[start Text section]

# intercooling???



## preluder3084 (Mar 29, 2004)

Hey guys 
ive been looknig around and i was wondering where the heck is the intercooling on the older Z's. do they have one or what. some info please


----------



## JAMESZ (Mar 12, 2004)

No the 280ZX Turbos and the Z31 300ZX turbos do not have intercooling. When these cars were developed intercoolers were not yet dependable so nissan decided not to use an intercooler on the early Turbos. The only Z31 that had an intercooler was the 200ZR but it also has the RB20DET. The real issue is the amount of boost that the Z31s run. Intercoolers are not effective below 8psi and the Z31 runs 6.7 so an intercooler is not necessary nad it would not work. You can safely run 8psi without an intercooler but above that one will become necessary.


----------



## Zen31ZR (Mar 24, 2004)

JAMESZ said:


> No the 280ZX Turbos and the Z31 300ZX turbos do not have intercooling. When these cars were developed intercoolers were not yet dependable so nissan decided not to use an intercooler on the early Turbos. The only Z31 that had an intercooler was the 200ZR but it also has the RB20DET. The real issue is the amount of boost that the Z31s run. Intercoolers are not effective below 8psi and the Z31 runs 6.7 so an intercooler is not necessary nad it would not work. You can safely run 8psi without an intercooler but above that one will become necessary.

[end Text section]

◆ Your tasks:
**1.** In one to three sentences, explain why the Z31 300ZX turbo, according to the thread on Z intercooling, has no intercooler.
**2.** Carry on the thread on Z intercooling from the point where it stops.
The records play no part in this work.

[start Data shown]

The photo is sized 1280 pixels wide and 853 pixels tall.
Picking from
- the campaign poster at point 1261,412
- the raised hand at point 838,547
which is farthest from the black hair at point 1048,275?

[end Data shown]

◆ Answers for this exercise:
**1.** When these cars were developed, intercoolers were not yet dependable, so Nissan left them off the early turbos. The Z31 also runs only 6.7 psi of boost, and intercoolers are not effective below 8 psi, so one is neither necessary nor workable at that pressure.

**2.**
The early Zs run about 5 psi boost , at least that was stock pressure on mine when I got it , and Z31.com seems to agree. I wouldn't say that intercooling was not dependable , just that it was not really required due to low boost pressures. Intercoolers were common as little as 2 years later , but in cars that were running 11-12 psi boost , such as the GNX and the Supra. Z31s NEVER had an IC , even up to 1989. Also depending on your application , intercooling mayb not be necessary , even above 8 psi.. I currently run 12-13 psi with no IC , with no ill effects , even on an 80 degree day. But I also run 91 octane religiously , I don't do long distance runs , and I'm at 6500 feet of altitude.


----------



## 0341TODD (Nov 15, 2003)

Exactly You can pack snow on your intake-hahaha


----------



## Zen31ZR (Mar 24, 2004)

0341TODD said:


> Exactly You can pack snow on your intake-hahaha


It's more like a desert up here than anything else. I'd have to drive up by Vail to get any snow , unless it snows this week.


----------



## 0341TODD (Nov 15, 2003)

Id rather live there then here in Florida. You cant tip cows in the rain here.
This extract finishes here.